Now, I’ve never been a huge fan of the Strand, in part because it’s not a very serendipitous bookstore for me. For some reason, I can’t just meander around, pick something up, and start unspooling creative threads all around the labyrinth of the mythocreative mind. Maybe the shelves are too tall in the sides of the store, or the selections are too extensive. I’m not sure. But I have far greater luck when I go to a place like the Montclair Book Center.

That said, I usually find books to buy at the Strand.
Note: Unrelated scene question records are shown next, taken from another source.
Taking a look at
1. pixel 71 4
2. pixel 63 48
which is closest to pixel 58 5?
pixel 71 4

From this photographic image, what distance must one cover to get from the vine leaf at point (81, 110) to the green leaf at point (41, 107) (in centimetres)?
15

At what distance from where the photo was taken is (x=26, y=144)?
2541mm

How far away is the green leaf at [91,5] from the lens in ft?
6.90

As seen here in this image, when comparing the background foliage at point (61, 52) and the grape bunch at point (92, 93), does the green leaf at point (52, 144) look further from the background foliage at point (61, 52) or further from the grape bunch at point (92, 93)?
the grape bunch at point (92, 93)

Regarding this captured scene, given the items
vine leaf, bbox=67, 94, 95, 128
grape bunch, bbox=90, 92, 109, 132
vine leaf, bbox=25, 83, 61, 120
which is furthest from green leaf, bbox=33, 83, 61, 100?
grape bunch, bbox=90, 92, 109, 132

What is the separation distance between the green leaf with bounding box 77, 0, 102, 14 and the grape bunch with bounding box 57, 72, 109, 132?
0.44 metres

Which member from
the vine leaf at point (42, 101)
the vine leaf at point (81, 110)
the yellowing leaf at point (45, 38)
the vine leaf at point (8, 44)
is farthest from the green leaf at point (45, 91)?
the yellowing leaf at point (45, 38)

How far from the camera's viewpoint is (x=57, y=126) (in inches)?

I just don’t find inspiration.

So I picked up a bunch of books today, including a collection of journalism about Chechnya by Anna Politkovskaya, some gifts for friends, and a couple of discounted comic collections. I began my trek to the checkout line, resigned to carry both a bag of books and my work-bag (laptop inside) a few blocks along 13th to my friend’s place, where I would pick up my overstuffed overnight bag (Amy stayed last night too, which cut her morning commute from 2 hours to 10 minutes) before walking back down the block to the car.

And that’s when I saw it:

Yep: 11 volumes of the 20-volume Complete Works of George Orwell edited by Peter Davison (reviews here). Never released in the U.S., and exorbitantly expensive to order from the UK.

So, minutes later, I found myself slinging my work-bag over my shoulder and hauling 2 enormous bags of books down 13th St. Where the overstuffed overnight bag awaited. Somehow, I got back down the block with all 4 bags; my slanted shoulders were not happy and kept shrugging the non-Strand bags off. But I got to the garage, picked up my car, and figured I’d just get out of NYC and get something to eat back in NJ.

I spent the next 45 minutes sitting in various stages of traffic and regretting that decision. Only two things got me through the trip home: the promise of White Manna and Howard Stern playing an audio clip of David O. Russell flipping out on Lily Tomlin. And $125 in Orwell books. Okay, so maybe it is pretty easy being me. I’ll shut up now.